Update the data from the line containing "How far from the photograph's" through the line containing "1217 centimetres" so that "viewpoint" becomes "vantage point", with everything else unchanged. Give back only those lines.

§ **Input records**
##########

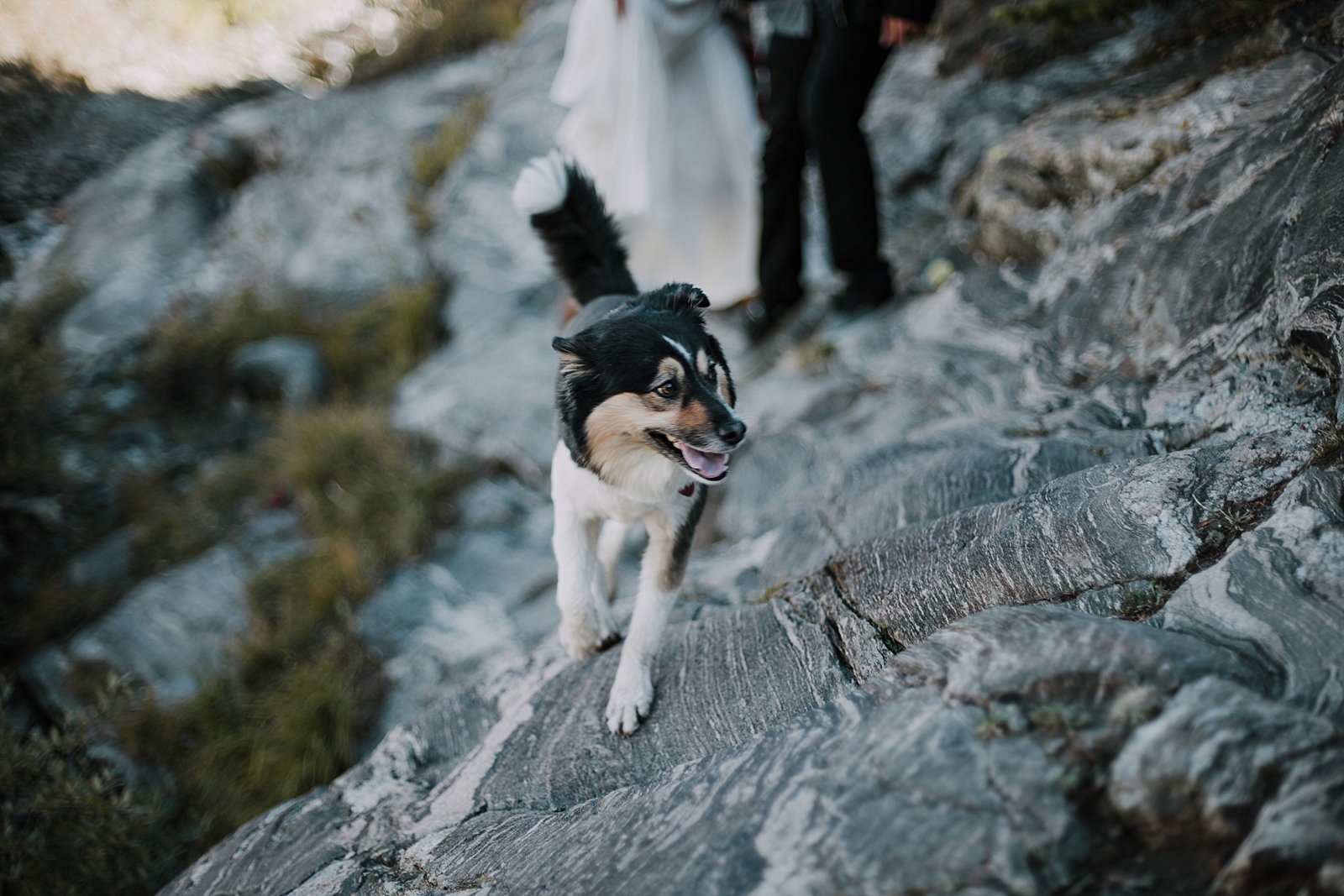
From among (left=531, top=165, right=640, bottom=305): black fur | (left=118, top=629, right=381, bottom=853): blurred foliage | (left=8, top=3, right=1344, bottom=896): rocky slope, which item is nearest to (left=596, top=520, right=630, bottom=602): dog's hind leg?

##########

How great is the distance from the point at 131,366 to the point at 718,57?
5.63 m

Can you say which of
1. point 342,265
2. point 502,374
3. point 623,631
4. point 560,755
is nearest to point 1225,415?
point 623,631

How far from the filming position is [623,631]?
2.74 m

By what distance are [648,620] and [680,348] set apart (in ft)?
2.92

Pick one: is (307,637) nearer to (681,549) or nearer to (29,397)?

##########

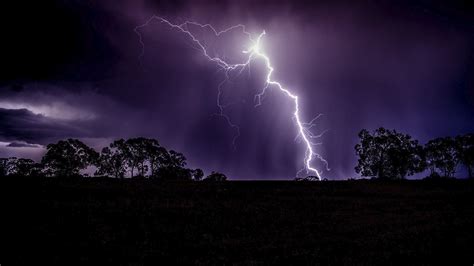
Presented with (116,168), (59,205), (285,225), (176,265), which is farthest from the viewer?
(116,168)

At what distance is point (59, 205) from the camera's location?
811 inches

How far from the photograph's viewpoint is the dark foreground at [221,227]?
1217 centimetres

##########

§ **The solution**
How far from the photograph's vantage point is the dark foreground at [221,227]?
1217 centimetres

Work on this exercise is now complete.